Alude a la fácil marginación no sólo presupuestaria de la cultura por parte de
los poderes públicos en momentos de dificultad económica, de déficit y deuda
desbocados. El problema, con todo, no es tanto una eventual restricción de
subvenciones, sino el aprovechamiento de aquella dificultad económica para
alimentar sotto voce un discurso
implícito que convierte a la cultura-creación por una parte en prescindible y,
por otra –tal vez peor que la primera-, en puro entretenimiento, con contenidos
de una banalidad creciente y formas de dudoso, por no decir pésimo gusto.
De
la coherencia lógica entre la crisis de la cultura-civilización y la
cultura-creación puede dar cuenta el diágnostico de Lipovetsky: “El ‘valor del
espíritu’ del que hablaba Valéry, está amenazado por la búsqueda de los mejores
índices de audiencia y por una cultura de la pantalla que sustituye la
reflexión por la emoción, el espíritu crítico por la animación-espectáculo.
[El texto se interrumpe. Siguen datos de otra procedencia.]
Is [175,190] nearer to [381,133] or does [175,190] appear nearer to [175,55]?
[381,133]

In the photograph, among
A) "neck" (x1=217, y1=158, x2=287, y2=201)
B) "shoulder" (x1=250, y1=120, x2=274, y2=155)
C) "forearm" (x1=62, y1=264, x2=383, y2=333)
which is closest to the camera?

En
la época de la sociedad de hiperconsumo lo desechable sustituye a lo duradero,
todo debe distraer deprisa y sin esfuerzo. El capitalismo y el espíritu de goce
han minado la autoridad y la dignidad de la cultura. Unos hablan de una ‘etapa
poscultural’, otros de barbarie intelectual y estética.”[9]
Para
tratar de la crisis referida a los significados tercero y cuarto de nuestro
análisis inicial, y atendiendo a la agrupación posible entre
cultura-conocimiento y cultura-vida bajo la noción de ‘cultura
humanística’, los tratamos globalmente
bajo los dos epígrafes siguientes.
- CULTURA Y HUMANISMO
El
término humanismo es casi tan
polisémico como el de cultura. Lo entendemos aquí, con fidelidad a la tradición
más reconocida, como la corriente de creación y conocimiento que hunde sus raíces en Grecia y Roma y emerge en el
Renacimiento con la ambición de constituir una cultura-creación transmisible
como cultura-conocimiento y practicada como una cultura-vida de signo
antropocéntrico. Este antropocentrismo, basado en la philanthropia –amor, benevolencia, entre humanos- y la paideia –educación para la cultura
humana-, reconoce en la humanitas del
hombre, en su núcleo constitutivo, el “centro de todo valor y donante de todo
sentido”[10].
Si
aceptamos esta caracterización, estamos diciendo que el humanismo constituye
una de las formas más completas de cultura –aquí, in genere- puesto que, dando por supuesto un contexto de
cultura-civilización, es a la vez creación-goce, conocimiento y vida. Es, pues,
cultura integral.
Es
creación evidente: nadie discute la fuerza creativa y el magisterio humanista
de Píndaro o Platón, de Cicerón u Horacio. O de Petrarca, Garcilaso, Bernat
Metge, Erasmo o Tomás Moro. O, por situarnos en la época contemporánea, de
Alberto Caeiro o Ricardo Reis, efluvios de la misteriosa y rica personalidad
pessoana. Incluso, si no ceñimos la noción a un estricto seguimiento de pautas
clasicistas estrictas –en uso de una libertad que honra al más genuino
humanismo-, autores tan diversos como Goethe, Tolstoi, Machado, Riba, Mann o
Magris merecen contarse entre los mejores creadores con sentido humanista. De
la vocación abierta del humanismo nos habla la permanente búsqueda del marchamo
prestigioso del término por parte de las más variadas corrientes políticas,
filosóficas o religiosas –es decir, de las que tienen la preocupación por la
condición humana en su núcleo-: ¿o acaso no recordamos vivas e interesantes
polémicas sobre si el marxismo, el existencialismo o el mismísimo cristianismo
son o no son un humanismo? Obsérvese el artículo indeterminado: ‘un’ humanismo;
precisamente porque avisamos de la polisemia del término, cabe hablar de ‘un’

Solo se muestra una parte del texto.